Page MenuHomePhabricator

[buildbot, CUDA] Adjust GPU list for the tests on cuda-build-test-01
ClosedPublic

Authored by tra on Jul 20 2018, 2:23 PM.

Details

Summary

Recent drivers changed the way GPUs are enumerated, so we've been running
the tests on the wrong GPU which took ~45minutes.

Diff Detail

Repository
rL LLVM

Event Timeline

tra created this revision.Jul 20 2018, 2:23 PM

You don't want to pass in the GPU-deadbeef form from nvidia-smi -L so we don't have this problem?

tra added a comment.Jul 20 2018, 2:39 PM

I'm not confident that the GUIDS remain stable, either. I have no data to tell one way or another, though.
CUDA currently allows specifying enumeration order by PCI_ID or by 'fastest'.
If it becomes a problem I'll just force enumeration by PCI_ID, which should be somewhat more stable (though it may change on BIOS update or if I add/remove other PCIe devices).

Another option would be to not include PTX in the binaries, so we'll know right away if we attempt to run the tests on the wrong GPU.

I'm not confident that the GUIDS remain stable, either. I have no data to tell one way or another, though.
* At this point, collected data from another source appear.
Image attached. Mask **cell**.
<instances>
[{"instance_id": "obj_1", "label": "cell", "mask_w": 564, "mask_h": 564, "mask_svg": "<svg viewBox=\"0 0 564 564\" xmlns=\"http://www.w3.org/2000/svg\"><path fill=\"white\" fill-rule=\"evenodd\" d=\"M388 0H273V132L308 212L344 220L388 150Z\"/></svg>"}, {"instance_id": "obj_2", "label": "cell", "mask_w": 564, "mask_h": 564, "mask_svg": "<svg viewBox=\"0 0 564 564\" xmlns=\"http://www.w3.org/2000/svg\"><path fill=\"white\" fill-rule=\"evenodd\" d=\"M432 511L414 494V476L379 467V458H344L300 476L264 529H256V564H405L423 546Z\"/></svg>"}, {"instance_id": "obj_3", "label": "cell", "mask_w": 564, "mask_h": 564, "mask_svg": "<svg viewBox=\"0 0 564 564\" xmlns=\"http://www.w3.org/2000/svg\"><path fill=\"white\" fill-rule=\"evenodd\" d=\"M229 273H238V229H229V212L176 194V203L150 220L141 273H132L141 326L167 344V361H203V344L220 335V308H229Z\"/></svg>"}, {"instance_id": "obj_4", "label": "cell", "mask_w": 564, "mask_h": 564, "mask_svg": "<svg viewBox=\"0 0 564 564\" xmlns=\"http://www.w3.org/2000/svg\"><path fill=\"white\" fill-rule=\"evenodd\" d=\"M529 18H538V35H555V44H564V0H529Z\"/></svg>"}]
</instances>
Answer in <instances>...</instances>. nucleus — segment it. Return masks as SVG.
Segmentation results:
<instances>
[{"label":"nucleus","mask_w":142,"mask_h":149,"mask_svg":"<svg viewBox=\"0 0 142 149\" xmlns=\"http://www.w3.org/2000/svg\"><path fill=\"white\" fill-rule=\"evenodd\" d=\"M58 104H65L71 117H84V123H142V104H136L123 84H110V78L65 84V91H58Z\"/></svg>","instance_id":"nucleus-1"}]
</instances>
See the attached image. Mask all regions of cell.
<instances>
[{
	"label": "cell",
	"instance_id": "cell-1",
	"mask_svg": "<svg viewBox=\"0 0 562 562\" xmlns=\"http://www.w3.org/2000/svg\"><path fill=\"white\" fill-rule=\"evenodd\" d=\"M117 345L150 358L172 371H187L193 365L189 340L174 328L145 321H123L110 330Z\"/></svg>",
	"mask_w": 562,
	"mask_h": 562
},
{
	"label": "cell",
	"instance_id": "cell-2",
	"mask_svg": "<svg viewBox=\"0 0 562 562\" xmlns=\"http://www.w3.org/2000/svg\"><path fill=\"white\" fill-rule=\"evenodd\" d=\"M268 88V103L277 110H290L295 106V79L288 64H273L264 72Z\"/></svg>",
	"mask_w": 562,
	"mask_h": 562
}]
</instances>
That's a good point, but presumably if the GUIDs change, they're not going to *permute* and point to a different GPU. That is, the failure mode is noisy? Dunno if the same is true for pcid, but it's certainly not true for the integer identifiers.

tra updated this revision to Diff 156612.Jul 20 2018, 2:46 PM

Use GUIDs to identify GPUs.

tra added a comment.Jul 20 2018, 2:47 PM

OK. Updated the patch to use GUIDs.

jlebar accepted this revision.Jul 20 2018, 2:47 PM
This revision is now accepted and ready to land.Jul 20 2018, 2:47 PM
This revision was automatically updated to reflect the committed changes.